● The problem
An exact printout of all the entries is required.

Dataset entries

--- START ---

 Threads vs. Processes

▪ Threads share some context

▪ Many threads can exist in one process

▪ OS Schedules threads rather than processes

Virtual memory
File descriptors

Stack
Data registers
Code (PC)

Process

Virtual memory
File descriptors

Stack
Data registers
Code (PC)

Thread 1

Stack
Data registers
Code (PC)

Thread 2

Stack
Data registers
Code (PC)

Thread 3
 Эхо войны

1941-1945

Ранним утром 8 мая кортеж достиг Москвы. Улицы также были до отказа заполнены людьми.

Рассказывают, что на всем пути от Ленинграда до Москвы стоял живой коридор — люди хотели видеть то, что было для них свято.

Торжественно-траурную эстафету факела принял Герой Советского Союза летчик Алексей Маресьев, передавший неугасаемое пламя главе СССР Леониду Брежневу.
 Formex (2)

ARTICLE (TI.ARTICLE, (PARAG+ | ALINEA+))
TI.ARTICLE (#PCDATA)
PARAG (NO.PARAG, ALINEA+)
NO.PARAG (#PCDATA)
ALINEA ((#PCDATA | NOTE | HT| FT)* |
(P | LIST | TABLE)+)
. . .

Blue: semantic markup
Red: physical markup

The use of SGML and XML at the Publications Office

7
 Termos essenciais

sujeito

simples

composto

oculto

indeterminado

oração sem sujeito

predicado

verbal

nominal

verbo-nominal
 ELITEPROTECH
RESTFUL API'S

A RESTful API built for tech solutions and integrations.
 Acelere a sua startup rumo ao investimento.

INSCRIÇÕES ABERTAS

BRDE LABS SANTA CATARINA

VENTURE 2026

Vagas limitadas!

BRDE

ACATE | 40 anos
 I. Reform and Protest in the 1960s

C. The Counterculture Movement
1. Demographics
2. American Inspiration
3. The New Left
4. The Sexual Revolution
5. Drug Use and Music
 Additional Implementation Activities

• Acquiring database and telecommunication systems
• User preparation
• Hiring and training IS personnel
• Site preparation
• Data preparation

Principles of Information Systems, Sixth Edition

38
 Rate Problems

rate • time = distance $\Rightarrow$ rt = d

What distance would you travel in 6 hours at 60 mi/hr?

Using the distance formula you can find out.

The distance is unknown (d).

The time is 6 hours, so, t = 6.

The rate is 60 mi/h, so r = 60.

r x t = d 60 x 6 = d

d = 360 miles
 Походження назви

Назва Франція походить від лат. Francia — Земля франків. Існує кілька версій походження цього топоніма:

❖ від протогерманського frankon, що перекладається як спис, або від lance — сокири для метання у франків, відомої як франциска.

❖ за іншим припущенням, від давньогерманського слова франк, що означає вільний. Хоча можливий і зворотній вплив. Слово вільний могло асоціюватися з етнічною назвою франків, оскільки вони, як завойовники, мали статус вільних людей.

--- END ---

● Answer area
 Threads vs. Processes

▪ Threads share some context

▪ Many threads can exist in one process

▪ OS Schedules threads rather than processes

Virtual memory
File descriptors

Stack
Data registers
Code (PC)

Process

Virtual memory
File descriptors

Stack
Data registers
Code (PC)

Thread 1

Stack
Data registers
Code (PC)

Thread 2

Stack
Data registers
Code (PC)

Thread 3
 Эхо войны

1941-1945

Ранним утром 8 мая кортеж достиг Москвы. Улицы также были до отказа заполнены людьми.

Рассказывают, что на всем пути от Ленинграда до Москвы стоял живой коридор — люди хотели видеть то, что было для них свято.

Торжественно-траурную эстафету факела принял Герой Советского Союза летчик Алексей Маресьев, передавший неугасаемое пламя главе СССР Леониду Брежневу.
 Formex (2)

ARTICLE (TI.ARTICLE, (PARAG+ | ALINEA+))
TI.ARTICLE (#PCDATA)
PARAG (NO.PARAG, ALINEA+)
NO.PARAG (#PCDATA)
ALINEA ((#PCDATA | NOTE | HT| FT)* |
(P | LIST | TABLE)+)
. . .

Blue: semantic markup
Red: physical markup

The use of SGML and XML at the Publications Office

7
 Termos essenciais

sujeito

simples

composto

oculto

indeterminado

oração sem sujeito

predicado

verbal

nominal

verbo-nominal
 ELITEPROTECH
RESTFUL API'S

A RESTful API built for tech solutions and integrations.
 Acelere a sua startup rumo ao investimento.

INSCRIÇÕES ABERTAS

BRDE LABS SANTA CATARINA

VENTURE 2026

Vagas limitadas!

BRDE

ACATE | 40 anos
 I. Reform and Protest in the 1960s

C. The Counterculture Movement
1. Demographics
2. American Inspiration
3. The New Left
4. The Sexual Revolution
5. Drug Use and Music
 Additional Implementation Activities

• Acquiring database and telecommunication systems
• User preparation
• Hiring and training IS personnel
• Site preparation
• Data preparation

Principles of Information Systems, Sixth Edition

38
 Rate Problems

rate • time = distance $\Rightarrow$ rt = d

What distance would you travel in 6 hours at 60 mi/hr?

Using the distance formula you can find out.

The distance is unknown (d).

The time is 6 hours, so, t = 6.

The rate is 60 mi/h, so r = 60.

r x t = d 60 x 6 = d

d = 360 miles
 Походження назви

Назва Франція походить від лат. Francia — Земля франків. Існує кілька версій походження цього топоніма:

❖ від протогерманського frankon, що перекладається як спис, або від lance — сокири для метання у франків, відомої як франциска.

❖ за іншим припущенням, від давньогерманського слова франк, що означає вільний. Хоча можливий і зворотній вплив. Слово вільний могло асоціюватися з етнічною назвою франків, оскільки вони, як завойовники, мали статус вільних людей.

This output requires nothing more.